Task description –
Pull out each line below that contains the string "standing", treating uppercase and lowercase as different.

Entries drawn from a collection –
────────

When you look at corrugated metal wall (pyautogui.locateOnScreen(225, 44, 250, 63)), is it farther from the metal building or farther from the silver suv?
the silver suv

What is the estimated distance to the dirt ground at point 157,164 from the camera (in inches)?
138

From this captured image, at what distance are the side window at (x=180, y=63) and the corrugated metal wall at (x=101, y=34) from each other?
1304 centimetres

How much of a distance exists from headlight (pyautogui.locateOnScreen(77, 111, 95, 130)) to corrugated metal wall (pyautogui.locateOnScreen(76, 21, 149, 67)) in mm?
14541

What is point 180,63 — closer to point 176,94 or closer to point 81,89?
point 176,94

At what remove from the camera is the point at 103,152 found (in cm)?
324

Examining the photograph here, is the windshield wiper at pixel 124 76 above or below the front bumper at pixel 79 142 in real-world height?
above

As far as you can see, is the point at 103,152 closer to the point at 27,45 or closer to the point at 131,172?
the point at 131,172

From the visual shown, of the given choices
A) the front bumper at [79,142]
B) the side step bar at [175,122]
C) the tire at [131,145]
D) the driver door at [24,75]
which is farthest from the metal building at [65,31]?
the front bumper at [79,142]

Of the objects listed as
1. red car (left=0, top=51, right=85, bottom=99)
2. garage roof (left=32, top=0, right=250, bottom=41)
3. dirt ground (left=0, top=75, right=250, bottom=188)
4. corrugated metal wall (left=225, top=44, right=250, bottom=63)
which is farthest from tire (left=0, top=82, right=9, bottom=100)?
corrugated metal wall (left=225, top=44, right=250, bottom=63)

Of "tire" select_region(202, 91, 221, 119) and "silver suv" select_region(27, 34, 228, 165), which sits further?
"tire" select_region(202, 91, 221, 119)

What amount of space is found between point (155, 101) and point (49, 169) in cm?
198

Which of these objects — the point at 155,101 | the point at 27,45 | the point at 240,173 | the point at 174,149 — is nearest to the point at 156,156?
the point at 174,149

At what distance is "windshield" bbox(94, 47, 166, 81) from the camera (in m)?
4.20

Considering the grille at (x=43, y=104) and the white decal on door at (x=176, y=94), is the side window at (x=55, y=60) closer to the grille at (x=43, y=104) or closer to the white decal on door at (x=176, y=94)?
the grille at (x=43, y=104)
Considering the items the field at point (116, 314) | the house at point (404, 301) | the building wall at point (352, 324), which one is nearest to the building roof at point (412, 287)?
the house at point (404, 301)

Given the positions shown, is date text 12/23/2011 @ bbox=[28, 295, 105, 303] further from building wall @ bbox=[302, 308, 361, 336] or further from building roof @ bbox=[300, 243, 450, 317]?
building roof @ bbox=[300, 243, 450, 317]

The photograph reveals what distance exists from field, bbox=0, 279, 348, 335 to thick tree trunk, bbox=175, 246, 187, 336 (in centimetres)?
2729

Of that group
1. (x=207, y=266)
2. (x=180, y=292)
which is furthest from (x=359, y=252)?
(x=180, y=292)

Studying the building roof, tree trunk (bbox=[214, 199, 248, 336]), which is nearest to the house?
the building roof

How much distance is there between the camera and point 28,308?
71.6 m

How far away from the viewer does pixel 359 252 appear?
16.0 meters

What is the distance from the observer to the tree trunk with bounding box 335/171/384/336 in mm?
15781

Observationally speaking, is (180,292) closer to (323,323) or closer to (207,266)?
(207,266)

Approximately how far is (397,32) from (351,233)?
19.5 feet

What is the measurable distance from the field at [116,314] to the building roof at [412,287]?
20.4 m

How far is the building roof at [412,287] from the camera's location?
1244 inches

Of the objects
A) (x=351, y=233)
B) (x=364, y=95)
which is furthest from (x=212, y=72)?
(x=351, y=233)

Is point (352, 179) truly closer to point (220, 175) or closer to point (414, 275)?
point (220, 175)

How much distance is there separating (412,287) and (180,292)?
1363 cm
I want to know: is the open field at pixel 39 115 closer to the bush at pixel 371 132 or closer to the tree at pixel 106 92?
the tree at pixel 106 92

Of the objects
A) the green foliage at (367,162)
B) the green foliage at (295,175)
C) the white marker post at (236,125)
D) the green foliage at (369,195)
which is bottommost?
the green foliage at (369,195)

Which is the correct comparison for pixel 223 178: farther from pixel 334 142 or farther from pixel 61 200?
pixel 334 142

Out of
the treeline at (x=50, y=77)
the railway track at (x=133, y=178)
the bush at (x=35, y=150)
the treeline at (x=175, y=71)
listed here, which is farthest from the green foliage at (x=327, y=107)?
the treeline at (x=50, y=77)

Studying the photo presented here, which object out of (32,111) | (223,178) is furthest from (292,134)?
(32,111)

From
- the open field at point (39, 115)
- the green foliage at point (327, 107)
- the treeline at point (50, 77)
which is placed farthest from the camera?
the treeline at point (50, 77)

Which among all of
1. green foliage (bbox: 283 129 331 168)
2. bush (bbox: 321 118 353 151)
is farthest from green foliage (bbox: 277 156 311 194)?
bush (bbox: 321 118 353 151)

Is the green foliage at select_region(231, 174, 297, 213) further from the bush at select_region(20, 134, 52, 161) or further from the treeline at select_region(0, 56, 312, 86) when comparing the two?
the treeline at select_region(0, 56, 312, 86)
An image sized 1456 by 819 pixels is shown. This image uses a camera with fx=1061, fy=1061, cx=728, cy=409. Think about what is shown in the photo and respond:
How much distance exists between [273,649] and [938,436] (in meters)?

────────

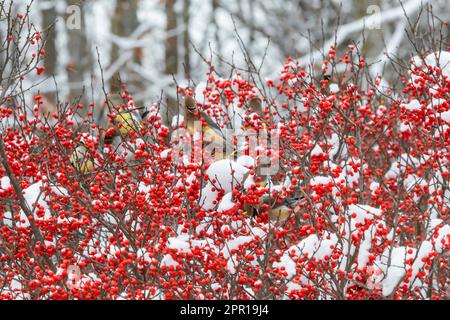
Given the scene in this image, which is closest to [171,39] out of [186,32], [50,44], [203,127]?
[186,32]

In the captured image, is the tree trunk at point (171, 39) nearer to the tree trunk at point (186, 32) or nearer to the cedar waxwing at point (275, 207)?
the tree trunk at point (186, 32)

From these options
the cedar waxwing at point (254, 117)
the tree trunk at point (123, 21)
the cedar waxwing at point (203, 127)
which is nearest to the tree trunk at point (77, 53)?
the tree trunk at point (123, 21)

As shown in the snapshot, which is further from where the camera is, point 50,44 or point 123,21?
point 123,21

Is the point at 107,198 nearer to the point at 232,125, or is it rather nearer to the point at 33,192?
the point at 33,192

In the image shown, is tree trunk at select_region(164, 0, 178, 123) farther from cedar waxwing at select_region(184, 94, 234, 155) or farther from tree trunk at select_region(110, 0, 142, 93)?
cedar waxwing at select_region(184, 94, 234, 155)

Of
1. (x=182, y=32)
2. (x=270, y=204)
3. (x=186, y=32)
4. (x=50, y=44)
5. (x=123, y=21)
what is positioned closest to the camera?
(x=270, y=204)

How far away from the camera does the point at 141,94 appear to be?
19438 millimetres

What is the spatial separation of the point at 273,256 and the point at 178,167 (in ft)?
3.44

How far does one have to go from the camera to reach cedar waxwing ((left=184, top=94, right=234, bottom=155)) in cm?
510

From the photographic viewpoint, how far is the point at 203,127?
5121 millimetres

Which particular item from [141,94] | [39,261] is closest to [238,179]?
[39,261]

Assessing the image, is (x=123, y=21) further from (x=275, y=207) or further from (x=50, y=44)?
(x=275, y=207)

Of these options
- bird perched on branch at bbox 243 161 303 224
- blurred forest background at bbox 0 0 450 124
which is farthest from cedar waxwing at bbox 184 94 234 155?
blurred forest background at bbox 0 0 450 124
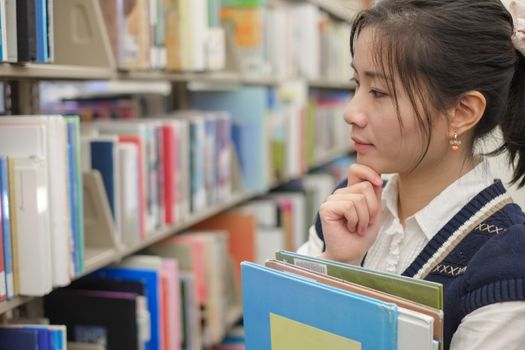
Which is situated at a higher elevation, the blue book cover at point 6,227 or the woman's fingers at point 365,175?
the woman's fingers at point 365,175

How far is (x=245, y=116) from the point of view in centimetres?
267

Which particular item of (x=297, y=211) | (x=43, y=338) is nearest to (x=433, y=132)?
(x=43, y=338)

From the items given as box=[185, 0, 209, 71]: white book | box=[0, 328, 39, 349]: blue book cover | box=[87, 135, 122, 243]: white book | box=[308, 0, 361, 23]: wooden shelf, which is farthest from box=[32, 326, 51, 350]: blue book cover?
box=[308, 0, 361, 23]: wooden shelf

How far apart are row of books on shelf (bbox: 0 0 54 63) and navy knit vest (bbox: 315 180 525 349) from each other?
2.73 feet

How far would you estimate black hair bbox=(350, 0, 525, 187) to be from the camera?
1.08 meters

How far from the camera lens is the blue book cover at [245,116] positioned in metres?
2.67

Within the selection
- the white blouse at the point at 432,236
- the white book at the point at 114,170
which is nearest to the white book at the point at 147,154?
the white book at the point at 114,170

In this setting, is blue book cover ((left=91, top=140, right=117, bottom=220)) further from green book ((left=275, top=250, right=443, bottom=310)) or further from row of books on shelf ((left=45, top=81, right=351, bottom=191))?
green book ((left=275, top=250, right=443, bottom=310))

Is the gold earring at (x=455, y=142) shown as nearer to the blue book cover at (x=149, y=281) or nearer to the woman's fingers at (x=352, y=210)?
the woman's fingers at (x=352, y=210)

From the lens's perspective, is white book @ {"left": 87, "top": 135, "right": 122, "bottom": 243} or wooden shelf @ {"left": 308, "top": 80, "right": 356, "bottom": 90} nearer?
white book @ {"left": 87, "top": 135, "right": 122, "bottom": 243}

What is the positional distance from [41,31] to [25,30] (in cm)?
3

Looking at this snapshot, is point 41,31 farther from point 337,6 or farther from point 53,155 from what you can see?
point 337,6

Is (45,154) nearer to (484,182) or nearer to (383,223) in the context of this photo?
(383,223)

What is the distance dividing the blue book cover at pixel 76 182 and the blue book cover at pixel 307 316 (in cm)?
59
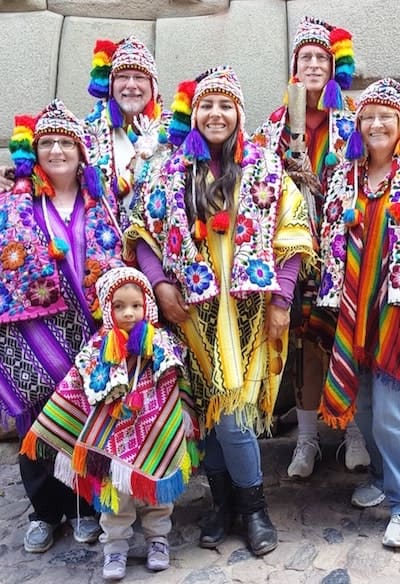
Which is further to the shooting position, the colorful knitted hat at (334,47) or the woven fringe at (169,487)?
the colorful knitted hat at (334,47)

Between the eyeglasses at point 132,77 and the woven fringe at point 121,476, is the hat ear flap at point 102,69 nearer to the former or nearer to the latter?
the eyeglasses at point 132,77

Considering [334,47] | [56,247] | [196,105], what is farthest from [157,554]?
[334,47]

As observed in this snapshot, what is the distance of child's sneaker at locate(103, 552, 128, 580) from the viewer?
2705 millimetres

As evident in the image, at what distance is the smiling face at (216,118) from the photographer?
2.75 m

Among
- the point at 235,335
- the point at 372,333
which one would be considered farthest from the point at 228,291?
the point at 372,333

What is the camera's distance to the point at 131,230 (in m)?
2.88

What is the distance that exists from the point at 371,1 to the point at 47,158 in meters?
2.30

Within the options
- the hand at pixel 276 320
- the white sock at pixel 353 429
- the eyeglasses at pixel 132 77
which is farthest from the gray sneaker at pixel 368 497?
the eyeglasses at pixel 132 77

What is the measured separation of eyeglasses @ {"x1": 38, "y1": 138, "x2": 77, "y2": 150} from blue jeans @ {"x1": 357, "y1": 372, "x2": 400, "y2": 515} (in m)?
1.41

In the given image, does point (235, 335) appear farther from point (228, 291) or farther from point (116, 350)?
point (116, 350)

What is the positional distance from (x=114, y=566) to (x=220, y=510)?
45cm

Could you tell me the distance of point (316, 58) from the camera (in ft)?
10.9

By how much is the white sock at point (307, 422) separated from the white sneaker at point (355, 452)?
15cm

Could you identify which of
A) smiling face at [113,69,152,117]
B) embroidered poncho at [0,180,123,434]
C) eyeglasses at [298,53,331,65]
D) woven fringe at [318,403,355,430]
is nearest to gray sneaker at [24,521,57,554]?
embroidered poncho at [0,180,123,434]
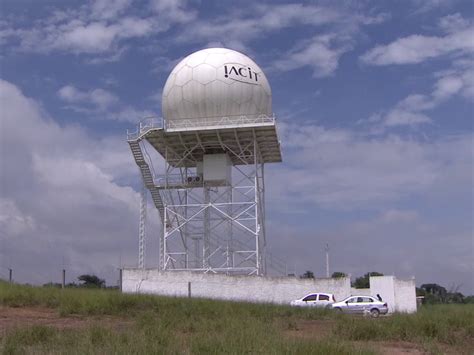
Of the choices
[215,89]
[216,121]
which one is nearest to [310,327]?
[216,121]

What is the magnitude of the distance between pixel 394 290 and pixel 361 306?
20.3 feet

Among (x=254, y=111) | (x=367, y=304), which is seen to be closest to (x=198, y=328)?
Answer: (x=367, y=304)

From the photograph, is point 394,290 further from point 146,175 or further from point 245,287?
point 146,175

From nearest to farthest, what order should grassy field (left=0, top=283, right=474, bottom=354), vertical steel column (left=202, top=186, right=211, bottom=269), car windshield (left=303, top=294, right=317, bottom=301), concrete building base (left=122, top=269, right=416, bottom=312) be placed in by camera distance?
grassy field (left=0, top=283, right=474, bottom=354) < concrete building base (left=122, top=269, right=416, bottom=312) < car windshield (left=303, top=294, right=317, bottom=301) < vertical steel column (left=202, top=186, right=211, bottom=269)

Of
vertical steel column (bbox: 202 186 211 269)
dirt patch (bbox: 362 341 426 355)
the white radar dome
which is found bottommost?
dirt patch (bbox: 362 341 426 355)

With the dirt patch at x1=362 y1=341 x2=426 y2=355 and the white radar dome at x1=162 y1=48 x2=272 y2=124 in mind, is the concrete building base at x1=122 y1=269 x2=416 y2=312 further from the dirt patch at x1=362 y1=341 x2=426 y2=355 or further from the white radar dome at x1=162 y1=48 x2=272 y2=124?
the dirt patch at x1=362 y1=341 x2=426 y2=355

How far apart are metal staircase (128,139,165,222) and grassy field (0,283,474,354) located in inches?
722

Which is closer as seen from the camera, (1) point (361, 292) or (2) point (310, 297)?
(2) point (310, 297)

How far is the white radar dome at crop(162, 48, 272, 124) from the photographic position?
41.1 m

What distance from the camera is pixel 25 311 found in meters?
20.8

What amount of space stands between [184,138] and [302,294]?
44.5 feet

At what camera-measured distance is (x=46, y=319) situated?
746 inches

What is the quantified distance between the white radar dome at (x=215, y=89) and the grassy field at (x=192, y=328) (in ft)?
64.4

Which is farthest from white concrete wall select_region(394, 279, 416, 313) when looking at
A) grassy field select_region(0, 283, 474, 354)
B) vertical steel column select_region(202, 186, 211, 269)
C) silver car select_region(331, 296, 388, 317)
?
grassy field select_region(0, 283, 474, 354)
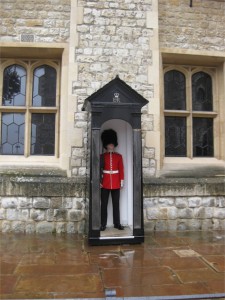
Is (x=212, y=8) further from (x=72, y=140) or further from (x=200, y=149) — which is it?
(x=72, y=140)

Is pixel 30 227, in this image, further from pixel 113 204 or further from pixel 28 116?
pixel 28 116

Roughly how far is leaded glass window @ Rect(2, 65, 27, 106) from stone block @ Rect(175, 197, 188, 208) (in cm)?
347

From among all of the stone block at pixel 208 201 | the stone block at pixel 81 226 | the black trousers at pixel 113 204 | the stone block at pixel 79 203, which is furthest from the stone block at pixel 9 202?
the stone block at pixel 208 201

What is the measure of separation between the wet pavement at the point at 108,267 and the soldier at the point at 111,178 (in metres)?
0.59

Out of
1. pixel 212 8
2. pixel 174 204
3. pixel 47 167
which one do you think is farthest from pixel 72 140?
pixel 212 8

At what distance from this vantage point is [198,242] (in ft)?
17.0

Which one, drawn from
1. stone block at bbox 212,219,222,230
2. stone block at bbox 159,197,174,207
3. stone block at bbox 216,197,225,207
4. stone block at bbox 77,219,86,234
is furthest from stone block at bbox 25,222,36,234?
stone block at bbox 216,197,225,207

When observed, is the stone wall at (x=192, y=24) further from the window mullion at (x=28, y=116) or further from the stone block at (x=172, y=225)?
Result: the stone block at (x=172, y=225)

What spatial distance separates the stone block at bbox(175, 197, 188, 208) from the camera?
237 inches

────────

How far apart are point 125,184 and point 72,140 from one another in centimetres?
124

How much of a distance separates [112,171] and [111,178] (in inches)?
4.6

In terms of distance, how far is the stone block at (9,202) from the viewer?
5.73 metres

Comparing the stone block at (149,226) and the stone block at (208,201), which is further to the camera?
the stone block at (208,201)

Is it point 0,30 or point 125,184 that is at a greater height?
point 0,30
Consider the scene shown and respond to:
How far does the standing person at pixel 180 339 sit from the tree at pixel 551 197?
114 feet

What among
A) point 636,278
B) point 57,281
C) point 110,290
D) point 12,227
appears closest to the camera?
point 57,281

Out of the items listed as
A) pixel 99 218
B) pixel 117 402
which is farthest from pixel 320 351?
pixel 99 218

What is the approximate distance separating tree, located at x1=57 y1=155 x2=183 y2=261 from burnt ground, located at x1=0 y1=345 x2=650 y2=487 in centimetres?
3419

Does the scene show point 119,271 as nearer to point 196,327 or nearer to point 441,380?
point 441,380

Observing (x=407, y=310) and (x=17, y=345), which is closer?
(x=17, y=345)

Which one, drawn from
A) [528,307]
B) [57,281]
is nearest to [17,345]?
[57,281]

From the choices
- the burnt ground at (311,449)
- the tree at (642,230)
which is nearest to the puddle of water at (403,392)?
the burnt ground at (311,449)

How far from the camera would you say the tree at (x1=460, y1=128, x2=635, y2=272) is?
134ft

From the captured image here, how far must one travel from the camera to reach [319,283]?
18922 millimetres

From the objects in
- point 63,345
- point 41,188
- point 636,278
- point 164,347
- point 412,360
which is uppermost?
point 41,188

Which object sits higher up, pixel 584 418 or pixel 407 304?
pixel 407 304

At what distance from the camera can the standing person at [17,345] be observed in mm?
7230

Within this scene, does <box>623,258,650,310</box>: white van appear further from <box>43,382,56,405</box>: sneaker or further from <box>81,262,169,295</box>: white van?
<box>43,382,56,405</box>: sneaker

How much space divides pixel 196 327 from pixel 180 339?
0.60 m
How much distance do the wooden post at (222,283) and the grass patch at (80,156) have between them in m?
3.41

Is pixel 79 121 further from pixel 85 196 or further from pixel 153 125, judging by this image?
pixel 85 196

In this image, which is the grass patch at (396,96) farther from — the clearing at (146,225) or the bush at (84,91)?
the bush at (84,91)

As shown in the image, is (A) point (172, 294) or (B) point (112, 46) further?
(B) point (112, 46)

────────

Response below –
How far does the standing person at pixel 180 339 sit from the tree at pixel 551 197?
At what distance from the camera can the standing person at [17,345] be observed in mm?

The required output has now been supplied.